To validate the performance of the proposed lightweight HCTIUNet in super resolution tasks, this paper selects current mainstream super-resolution reconstruction methods for comparison, such as RCAN [3], SCTANet [4], and SISN [13]. Additionally, lightweight super-resolution models such as VDSR [5], RFDN [16], XLSR [17], and MSFSR [21] were selected for comparative experiments on facial super-resolution. The experiments compared the performance of these methods on three benchmark datasets at an 8× magnification factor, with the results shown in Table 1. As shown in Table 1, the proposed HCTIUNet achieved competitive performance across multiple datasets. On the FFHQ dataset, HCTIUNet achieved a PSNR score of 27.55 dB, outperforming most comparison methods and falling slightly short of the currently leading SCTANet model. On the Helen dataset, HCTIUNet achieved the best result on the SSIM metric, indicating its outstanding performance in restoring fine-grained structural details. Further analysis reveals that compared to traditional reconstruction models (such as VDSR and RFDN), HCTIUNet demonstrates significant improvements in both PSNR and SSIM metrics while maintaining a low LPIPS value, suggesting that it not only enhances reconstruction accuracy but also offers advantages in perceptual quality. It should be noted that HCTIUNet does not obtain the best score on every dataset or metric. For example, SCTANet achieves higher PSNR values on FFHQ and CelebA, and RCAN obtains a slightly lower LPIPS value on CelebA. Therefore, the advantage of HCTIUNet should be interpreted from the perspective of the trade-off between reconstruction quality and computational efficiency rather than from a single quality metric.

The visual comparison results in Figure 8 further validate the effectiveness of the proposed method.
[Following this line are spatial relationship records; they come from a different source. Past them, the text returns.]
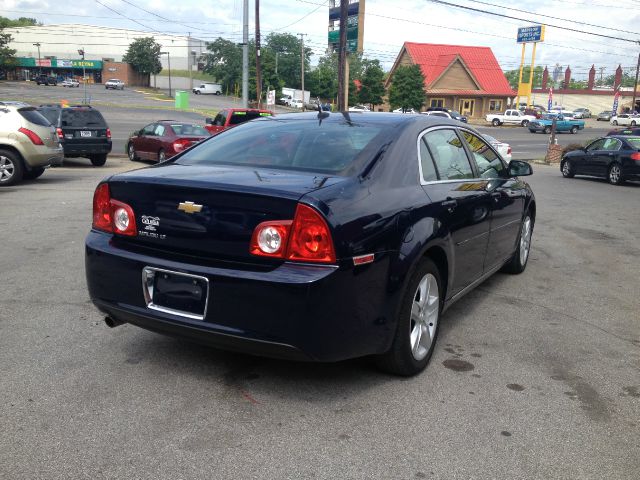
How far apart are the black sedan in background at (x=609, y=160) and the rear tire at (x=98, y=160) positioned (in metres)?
14.7

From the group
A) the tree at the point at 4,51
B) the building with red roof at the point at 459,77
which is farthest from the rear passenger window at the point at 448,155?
the tree at the point at 4,51

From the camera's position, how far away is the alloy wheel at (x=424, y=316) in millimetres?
3965

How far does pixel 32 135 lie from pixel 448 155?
35.6 ft

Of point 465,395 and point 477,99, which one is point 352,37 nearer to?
point 465,395

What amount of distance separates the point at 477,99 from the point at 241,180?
75223 millimetres

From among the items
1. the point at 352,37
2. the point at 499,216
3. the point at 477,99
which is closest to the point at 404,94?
the point at 477,99

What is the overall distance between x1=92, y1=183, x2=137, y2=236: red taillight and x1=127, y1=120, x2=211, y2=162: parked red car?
1367cm

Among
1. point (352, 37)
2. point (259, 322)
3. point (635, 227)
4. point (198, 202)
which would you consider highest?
point (352, 37)

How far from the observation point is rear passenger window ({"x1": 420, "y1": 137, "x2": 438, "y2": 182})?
4.23m

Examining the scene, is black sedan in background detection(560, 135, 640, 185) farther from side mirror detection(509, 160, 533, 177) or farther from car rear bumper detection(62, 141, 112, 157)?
car rear bumper detection(62, 141, 112, 157)

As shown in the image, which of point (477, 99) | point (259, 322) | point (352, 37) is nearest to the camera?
point (259, 322)

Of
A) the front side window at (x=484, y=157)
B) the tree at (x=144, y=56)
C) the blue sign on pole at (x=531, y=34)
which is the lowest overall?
the front side window at (x=484, y=157)

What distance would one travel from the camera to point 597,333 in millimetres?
5039

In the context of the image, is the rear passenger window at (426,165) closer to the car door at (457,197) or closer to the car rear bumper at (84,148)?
the car door at (457,197)
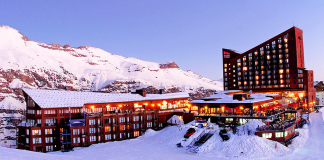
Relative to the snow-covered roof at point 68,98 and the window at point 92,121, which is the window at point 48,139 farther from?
the window at point 92,121

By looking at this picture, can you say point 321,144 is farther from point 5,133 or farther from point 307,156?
point 5,133

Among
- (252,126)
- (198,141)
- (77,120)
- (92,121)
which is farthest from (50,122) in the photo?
(252,126)

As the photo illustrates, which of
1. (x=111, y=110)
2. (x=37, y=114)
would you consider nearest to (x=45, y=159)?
(x=37, y=114)

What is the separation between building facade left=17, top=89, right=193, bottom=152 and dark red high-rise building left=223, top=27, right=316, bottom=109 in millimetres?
67980

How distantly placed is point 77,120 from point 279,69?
327 feet

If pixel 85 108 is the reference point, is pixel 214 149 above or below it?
below

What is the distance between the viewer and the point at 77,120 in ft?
206

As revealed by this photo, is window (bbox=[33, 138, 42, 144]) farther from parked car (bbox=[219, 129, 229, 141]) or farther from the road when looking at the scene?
the road

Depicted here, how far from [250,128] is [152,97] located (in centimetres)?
3650

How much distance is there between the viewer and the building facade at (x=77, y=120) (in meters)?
60.4

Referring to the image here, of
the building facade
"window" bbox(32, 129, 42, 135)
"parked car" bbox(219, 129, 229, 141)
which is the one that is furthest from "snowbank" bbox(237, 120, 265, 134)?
"window" bbox(32, 129, 42, 135)

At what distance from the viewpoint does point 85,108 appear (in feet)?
228

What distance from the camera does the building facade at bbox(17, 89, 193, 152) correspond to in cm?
6038

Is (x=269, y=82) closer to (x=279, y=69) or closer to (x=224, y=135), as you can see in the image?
(x=279, y=69)
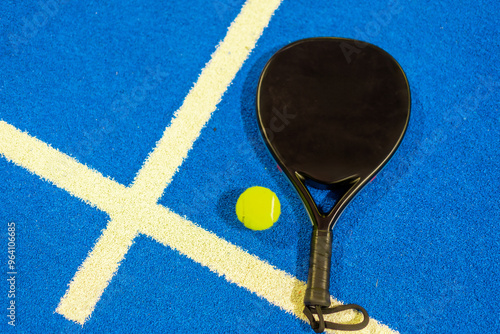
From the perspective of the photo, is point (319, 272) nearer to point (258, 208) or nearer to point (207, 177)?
point (258, 208)

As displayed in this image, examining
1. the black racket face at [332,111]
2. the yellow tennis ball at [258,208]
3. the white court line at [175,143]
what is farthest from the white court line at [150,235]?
the black racket face at [332,111]

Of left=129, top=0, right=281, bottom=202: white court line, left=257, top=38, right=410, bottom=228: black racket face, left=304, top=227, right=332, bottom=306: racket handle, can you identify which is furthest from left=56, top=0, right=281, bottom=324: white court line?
left=304, top=227, right=332, bottom=306: racket handle

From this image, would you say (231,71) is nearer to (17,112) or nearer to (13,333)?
(17,112)

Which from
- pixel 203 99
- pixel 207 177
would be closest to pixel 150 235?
pixel 207 177

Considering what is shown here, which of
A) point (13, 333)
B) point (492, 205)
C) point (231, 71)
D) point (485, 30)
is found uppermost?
point (485, 30)

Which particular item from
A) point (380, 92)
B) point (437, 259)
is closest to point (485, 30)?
point (380, 92)

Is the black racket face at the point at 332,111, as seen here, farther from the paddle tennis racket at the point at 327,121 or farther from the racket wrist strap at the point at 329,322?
the racket wrist strap at the point at 329,322
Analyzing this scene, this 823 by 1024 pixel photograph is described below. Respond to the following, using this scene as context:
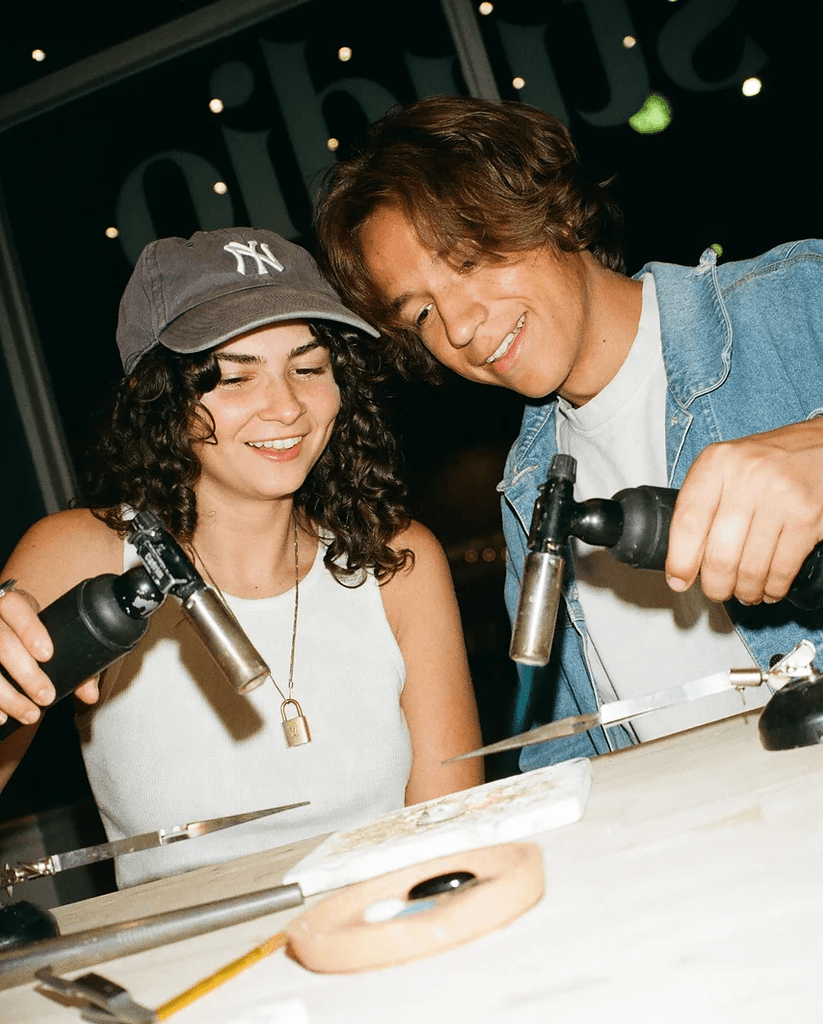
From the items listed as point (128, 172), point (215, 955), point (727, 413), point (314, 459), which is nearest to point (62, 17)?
point (128, 172)

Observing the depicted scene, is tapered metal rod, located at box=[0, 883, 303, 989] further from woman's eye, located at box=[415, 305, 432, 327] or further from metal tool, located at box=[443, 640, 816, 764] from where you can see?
A: woman's eye, located at box=[415, 305, 432, 327]

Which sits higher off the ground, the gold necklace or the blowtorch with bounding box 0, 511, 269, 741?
the blowtorch with bounding box 0, 511, 269, 741

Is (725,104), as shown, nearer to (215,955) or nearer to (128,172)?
(128,172)

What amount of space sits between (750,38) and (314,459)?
2.55 meters

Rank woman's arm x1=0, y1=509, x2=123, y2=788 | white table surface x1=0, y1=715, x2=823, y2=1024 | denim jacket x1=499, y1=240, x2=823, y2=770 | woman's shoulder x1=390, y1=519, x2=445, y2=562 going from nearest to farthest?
white table surface x1=0, y1=715, x2=823, y2=1024 → denim jacket x1=499, y1=240, x2=823, y2=770 → woman's arm x1=0, y1=509, x2=123, y2=788 → woman's shoulder x1=390, y1=519, x2=445, y2=562

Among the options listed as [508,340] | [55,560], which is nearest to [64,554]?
[55,560]

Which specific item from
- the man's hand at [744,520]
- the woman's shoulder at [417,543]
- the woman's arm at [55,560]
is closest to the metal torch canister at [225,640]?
the man's hand at [744,520]

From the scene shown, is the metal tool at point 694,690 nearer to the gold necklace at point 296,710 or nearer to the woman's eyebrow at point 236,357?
the gold necklace at point 296,710

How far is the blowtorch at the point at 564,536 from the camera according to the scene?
106 cm

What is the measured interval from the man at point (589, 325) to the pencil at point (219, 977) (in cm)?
101

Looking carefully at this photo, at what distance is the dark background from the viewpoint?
3.35 meters

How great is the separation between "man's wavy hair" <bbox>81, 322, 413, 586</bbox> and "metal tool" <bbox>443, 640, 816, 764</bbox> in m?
0.97

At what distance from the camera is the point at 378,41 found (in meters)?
3.64

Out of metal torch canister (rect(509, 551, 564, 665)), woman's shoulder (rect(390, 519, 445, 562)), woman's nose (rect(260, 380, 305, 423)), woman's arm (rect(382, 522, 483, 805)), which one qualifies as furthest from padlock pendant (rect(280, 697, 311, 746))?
metal torch canister (rect(509, 551, 564, 665))
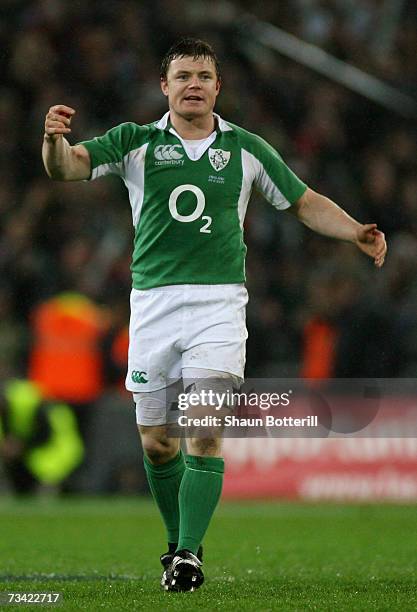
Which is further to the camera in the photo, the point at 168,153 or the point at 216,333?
the point at 168,153

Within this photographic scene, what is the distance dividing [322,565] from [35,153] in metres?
7.79

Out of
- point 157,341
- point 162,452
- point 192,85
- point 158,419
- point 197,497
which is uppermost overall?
point 192,85

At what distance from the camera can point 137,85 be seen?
14203mm

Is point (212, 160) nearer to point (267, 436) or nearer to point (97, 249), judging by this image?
point (267, 436)

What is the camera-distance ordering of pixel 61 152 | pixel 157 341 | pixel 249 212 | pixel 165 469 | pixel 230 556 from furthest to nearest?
1. pixel 249 212
2. pixel 230 556
3. pixel 165 469
4. pixel 157 341
5. pixel 61 152

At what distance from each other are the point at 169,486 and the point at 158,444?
0.77 feet

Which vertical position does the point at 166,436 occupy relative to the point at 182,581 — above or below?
above

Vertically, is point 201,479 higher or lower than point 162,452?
lower

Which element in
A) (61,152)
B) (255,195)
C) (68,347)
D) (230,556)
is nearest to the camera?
(61,152)

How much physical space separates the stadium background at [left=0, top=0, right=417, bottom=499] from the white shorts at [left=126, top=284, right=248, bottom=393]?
570cm

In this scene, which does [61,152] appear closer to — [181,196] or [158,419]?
[181,196]

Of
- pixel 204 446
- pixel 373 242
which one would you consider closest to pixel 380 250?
pixel 373 242

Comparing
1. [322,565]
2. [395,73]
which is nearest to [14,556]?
[322,565]

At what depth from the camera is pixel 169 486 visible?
6082 millimetres
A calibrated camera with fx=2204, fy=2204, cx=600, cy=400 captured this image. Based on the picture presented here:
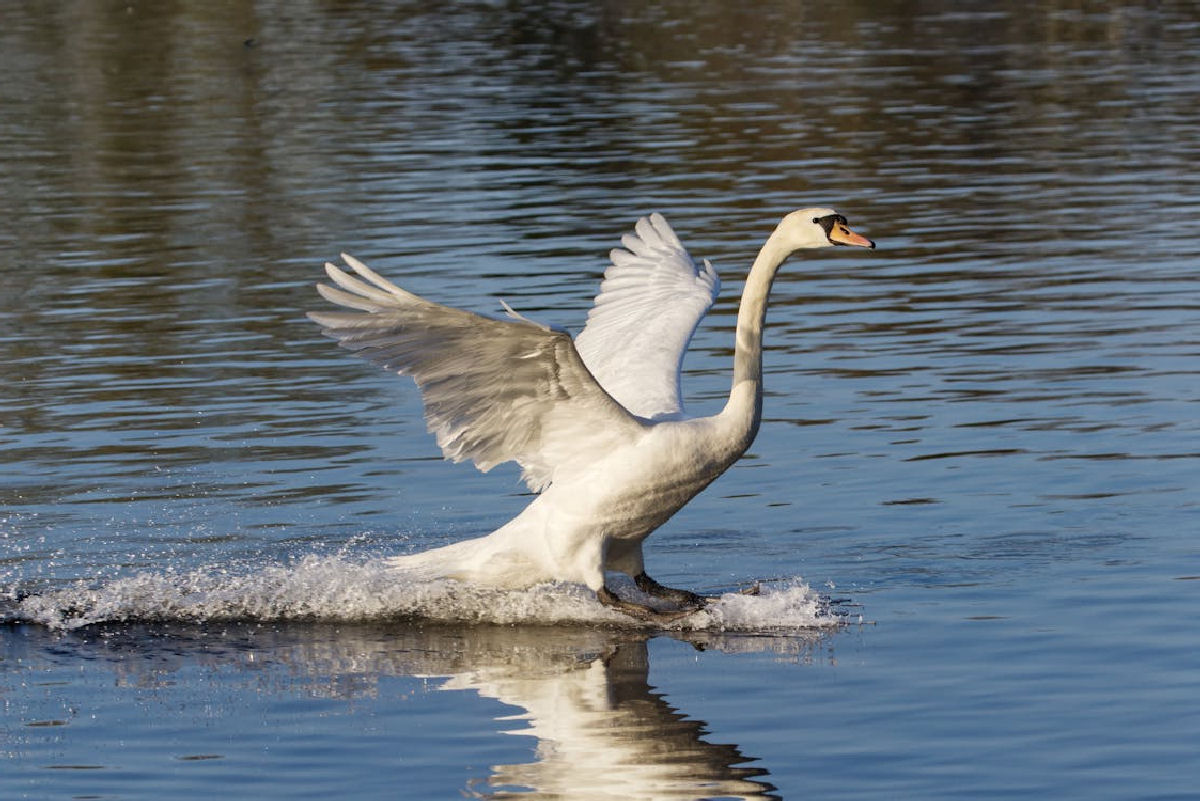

Some lightweight models (such as XLSR, MSFSR, and RFDN) generally exhibit noticeable blurring in their reconstruction results, with severe loss of detail, particularly in key facial regions (such as the edges of the eyes, mouth, and ears), making it difficult to recover clear structural information. While traditional methods (such as VDSR and RCAN) can restore relatively clear contours to some extent, they still suffer from insufficient texture detail or excessive smoothing in local regions. In contrast, the proposed HCTIUNet produces clearer and more natural reconstruction results visually. Specifically, in the eye region, HCTIUNet effectively restores the edge structure and fine textures of the eyes, resulting in clearer contours; in the mouth region, the reconstruction results are richer in detail while maintaining good structural consistency; in the facial contour and skin tone transition areas, the images generated by HCTIUNet are smoother and more natural, visually closer to real high-resolution images; and from the magnified visual effect of the local facial area shown in Figure 9, HCTIUNet produces clearer and more structurally consistent facial details than several comparison methods. In the eye region, the proposed method better preserves the eyelid boundary and eyebrow structure, whereas some lightweight methods generate blurred edges. In the nose region, HCTIUNet reconstructs a more coherent contour and avoids the structural distortion observed in some comparison results. In the mouth region, the proposed method better maintains lip shape and local texture continuity. In addition, along the facial contour, HCTIUNet produces a sharper and more natural boundary with fewer over-smoothed artifacts. These observations indicate that the proposed method is effective in preserving both local textures and global facial structures.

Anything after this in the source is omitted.